В апреле я уехал в Европу. Мне предстояли два месяца гастролей в Германии и Скандинавии: в Берлине, Гамбурге и Ганновере я должен был петь в операх, а в Бреславле, Копенгагене и Стокгольме — в концертах. И снова я был поражен восторженностью тех, кого знал раньше как «холодных северян». Я привык уже к успеху, и восторг слушателей не изумлял меня. Но впервые я вынужден был уступить и петь после того, как меня непрестанно вызывали в течение получаса — это было в Гамбурге. Впервые меня несли на руках до гостиницы — в Берлине. Все это было ново для меня.

13 июля я уехал в Буэнос-Айрес. Там группа солистов «Метрополитен» — Клаудиа Муцио, Франчес Альда, де Лука, Дидур и дирижер Серафин — принимала участие в осеннем итальянском сезоне в театре «Колон». 20 августа я пел с Клаудией Муцио на торжественном представлении «Лорелеи», которое давалось в честь принца Гальского. Принц выразил желание лично поблагодарить некоторых исполнителей. Меня представили ему в первом антракте вместе с Клаудией Муцио и Серафином. Он очень любезно беседовал с нами несколько минут. Когда я стал прощаться с ним, он подарил мне золотой портсигар, сказав при этом, что я непременно должен приехать на гастроли в Лондон.

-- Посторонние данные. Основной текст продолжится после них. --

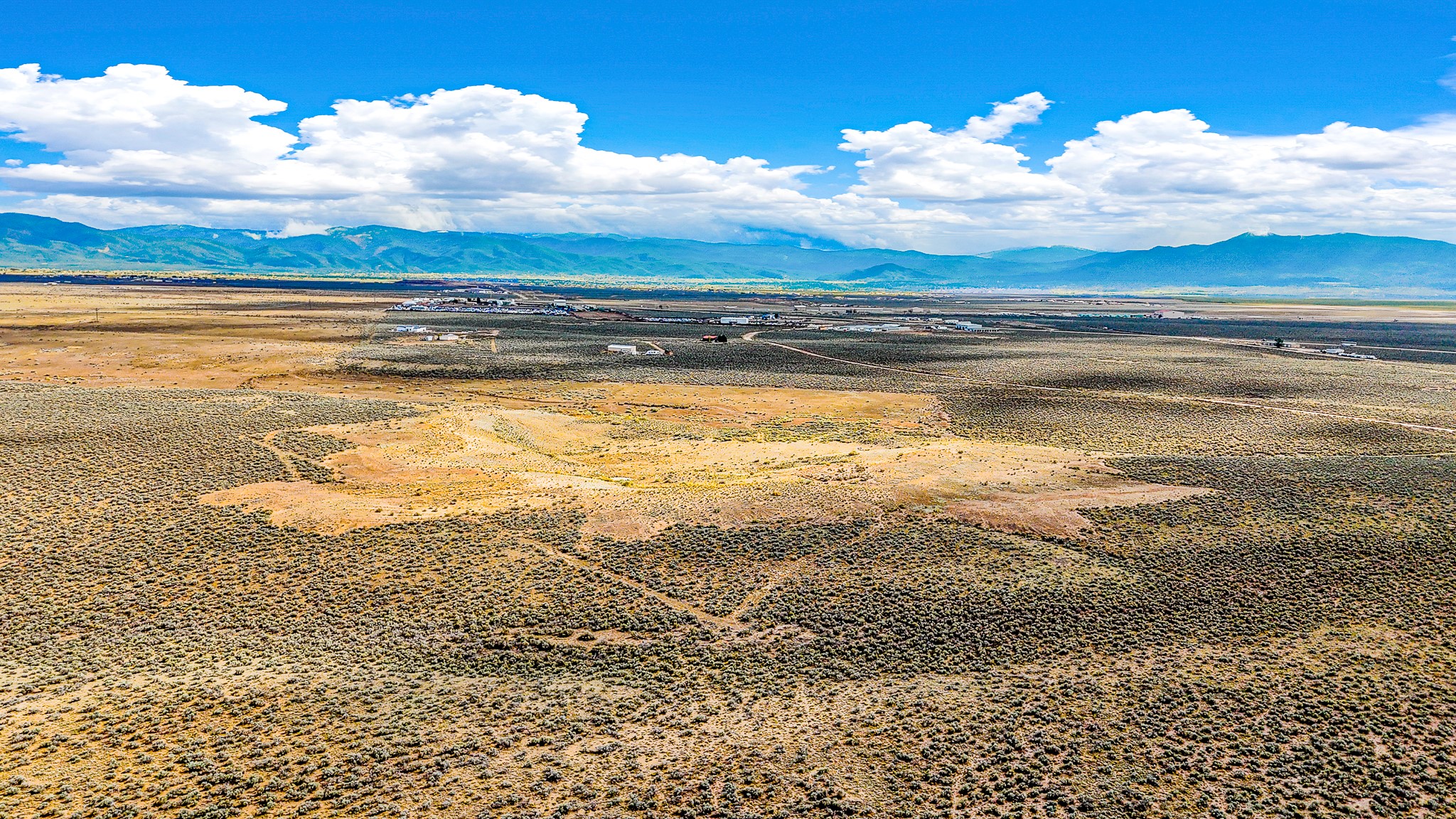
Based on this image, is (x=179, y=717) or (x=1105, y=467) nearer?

Во время гастролей в театре «Колон» я спел новую партию — партию Джанетто в опере «Вечер шуток». Это хорошая динамичная трагедия, написанная Умберто Джордано по одноименной пьесе Сэма Бенелли. До этого опера ставилась всего дважды: один раз в Риме и другой раз в Розарио — в Аргентине. Премьера оперы в театре «Колон» состоялась 31 августа. Для меня всегда было большим удовольствием петь в операх моего друга Джордано, но в «Вечере шуток» не было ничего такого, что могло бы победить мое пристрастие к другой его опере — «Андре Шенье». Партия Джанетто была слишком драматической для моего голоса.

У меня были свои причины для того, чтобы петь всегда, по возможности, только лирические партии. И не только потому, что эти партии я пел лучше других, хотя это само по себе уже достаточно веское основание. Дело в том еще, что лирические партии давали меньше нагрузки на мои голосовые связки — или, точнее выражаясь, они давали такую нагрузку, с которой голосу в силу самой его природы было легче всего справиться.

Только потому, что я всегда очень внимательно и осторожно выбирал свой репертуар (например, я никогда не соглашался петь в «Отелло»), я смог петь на сцене сорок один год — это беспрецедентный случай в истории вокала. Мне было уже около пятидесяти лет, когда один тенор, намного моложе меня, попросил объяснить ему, как это получилось, что мой голос сохранился таким свежим, а его уже теряет гибкость.